• _Supplied passage_:

Harvested Wood Products as a Carbon Sink in China, 1900–2016

The use of harvested wood products (HWPs) influences the carbon flux. China is both the major producer and trader of HWP, so estimating the carbon stock change of China’s HWP is important to help curb climate change. Accurate reporting and accounting of carbon flows in the HWP pool is needed to meet greenhouse gas monitoring and climate change mitigation objectives under the United Nations Framework Convention on Climate Change (UNFCCC) and the Paris Agreement. This study applied production approach (PA) to estimate the carbon stock change of China’s HWP from 1900 to 2016. During the estimating period, the carbon stock of HWP in use and deposed at solid waste disposal sites (SWDS) were 649.2 Teragrams Carbon (TgC) (346.8 TgC in wood-based panels, 216.7 TgC in sawnwood and 85.7 TgC in paper & paperboard) and 72.6 TgC, respectively. The carbon amount of annual domestic harvest HWP varied between 87.6 and 118.7 TgC. However, the imported carbon inflow increased significantly after the 1990s and reached 47.6 TgC in 2016, accounting for 46% of the domestic harvest of that year. China has great mitigation potential from HWP and use of this resource should be considered in future strategies to address climate change.

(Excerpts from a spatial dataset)

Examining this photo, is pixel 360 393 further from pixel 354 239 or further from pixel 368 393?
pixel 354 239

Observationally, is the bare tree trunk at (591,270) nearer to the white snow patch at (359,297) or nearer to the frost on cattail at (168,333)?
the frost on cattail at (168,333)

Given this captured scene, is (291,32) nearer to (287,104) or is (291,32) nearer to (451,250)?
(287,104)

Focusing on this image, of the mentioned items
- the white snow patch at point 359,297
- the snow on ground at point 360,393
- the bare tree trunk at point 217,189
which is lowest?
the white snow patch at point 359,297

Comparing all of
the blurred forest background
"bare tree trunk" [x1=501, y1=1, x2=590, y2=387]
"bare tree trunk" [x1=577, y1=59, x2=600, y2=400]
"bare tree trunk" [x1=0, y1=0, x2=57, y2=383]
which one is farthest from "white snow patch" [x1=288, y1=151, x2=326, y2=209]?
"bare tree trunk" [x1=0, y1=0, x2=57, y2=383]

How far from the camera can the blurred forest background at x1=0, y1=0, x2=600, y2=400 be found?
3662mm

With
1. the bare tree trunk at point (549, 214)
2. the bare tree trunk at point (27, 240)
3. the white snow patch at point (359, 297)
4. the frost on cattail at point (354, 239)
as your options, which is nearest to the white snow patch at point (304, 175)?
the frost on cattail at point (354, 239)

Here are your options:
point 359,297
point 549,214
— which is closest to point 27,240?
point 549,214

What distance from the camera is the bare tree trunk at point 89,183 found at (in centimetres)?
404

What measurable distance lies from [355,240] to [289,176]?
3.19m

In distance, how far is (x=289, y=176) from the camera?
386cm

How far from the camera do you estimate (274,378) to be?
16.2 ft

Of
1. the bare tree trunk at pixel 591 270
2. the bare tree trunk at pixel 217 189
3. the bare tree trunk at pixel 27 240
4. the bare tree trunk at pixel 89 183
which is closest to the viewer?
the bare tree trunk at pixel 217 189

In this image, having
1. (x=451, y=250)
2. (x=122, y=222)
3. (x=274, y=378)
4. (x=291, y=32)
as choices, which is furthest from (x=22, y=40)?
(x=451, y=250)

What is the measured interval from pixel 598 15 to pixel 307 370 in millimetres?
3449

• _Set problem_: Please reproduce the harvested wood products abstract above word for word, from its title through its final sentence.

• _Answer for this exercise_:
Harvested Wood Products as a Carbon Sink in China, 1900–2016

The use of harvested wood products (HWPs) influences the carbon flux. China is both the major producer and trader of HWP, so estimating the carbon stock change of China’s HWP is important to help curb climate change. Accurate reporting and accounting of carbon flows in the HWP pool is needed to meet greenhouse gas monitoring and climate change mitigation objectives under the United Nations Framework Convention on Climate Change (UNFCCC) and the Paris Agreement. This study applied production approach (PA) to estimate the carbon stock change of China’s HWP from 1900 to 2016. During the estimating period, the carbon stock of HWP in use and deposed at solid waste disposal sites (SWDS) were 649.2 Teragrams Carbon (TgC) (346.8 TgC in wood-based panels, 216.7 TgC in sawnwood and 85.7 TgC in paper & paperboard) and 72.6 TgC, respectively. The carbon amount of annual domestic harvest HWP varied between 87.6 and 118.7 TgC. However, the imported carbon inflow increased significantly after the 1990s and reached 47.6 TgC in 2016, accounting for 46% of the domestic harvest of that year. China has great mitigation potential from HWP and use of this resource should be considered in future strategies to address climate change.